*Source document*
Credit Cards, Lack of Savings Top Americans’ Money Regrets: Survey

Updated on:
Content was accurate at the time of publication.

Despite your best efforts, financial resolutions don’t always go to plan. After surveying more than 1,000 Americans about their financial regrets from the past year, LendingTree found that an overwhelming majority of people have money regrets, and wished they’d handled their money differently.

Specifically, 83% of Americans have financial regrets from 2018, an increase from our 2017 survey when 76% of respondents had money regrets. The biggest missteps had to do with taking on credit card debt, not saving enough, and overspending on non-essentials.

Read on for the full survey results, along with advice on what to do if you’re experiencing similar challenges with your own finances.

Key findings:

  • 83% of Americans have financial regrets from last year
  • 59% of Americans regret their credit card debt
  • 47% didn’t save as much as they wanted
  • 34% spent too much on things they don’t need
  • 27% didn’t pay off as much debt as they wanted
  • 14% wish they had invested more
  • And in terms of specific spending:
    • 17% of those who bought a car last year regret the purchase
    • 48% of Americans think they need to cut back on going out to eat

Americans’ biggest money regret was not saving enough

Just as we found in last year’s survey, Amercians’ most common financial regret was not saving as much as they wanted to. Among respondents, 47% said they didn’t save as much as they would have liked, and 34% said they spent too much on things they didn’t need.

In terms of specific savings goals, 29% wish they’d saved more for retirement, 27% wish they’d saved more for a home, 18% for a car, 15% for vacation, and 7% for college.

*Task details*
Copy the part of the money regrets survey starting with "Despite your best" and going on through "your own finances.", word for word. Draw on the survey text by itself and nothing else.

*Data section*
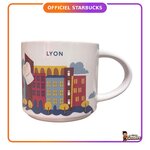 Starbucks - You Are Here : Mug Lyon
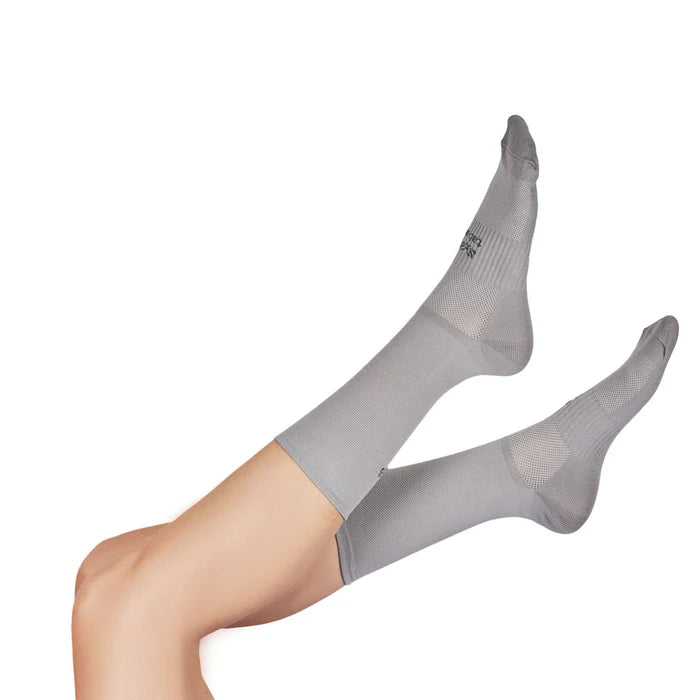 Media 7" Ciclismo Clásica Gris Claro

*Task answer*
Despite your best efforts, financial resolutions don’t always go to plan. After surveying more than 1,000 Americans about their financial regrets from the past year, LendingTree found that an overwhelming majority of people have money regrets, and wished they’d handled their money differently.

Specifically, 83% of Americans have financial regrets from 2018, an increase from our 2017 survey when 76% of respondents had money regrets. The biggest missteps had to do with taking on credit card debt, not saving enough, and overspending on non-essentials.

Read on for the full survey results, along with advice on what to do if you’re experiencing similar challenges with your own finances.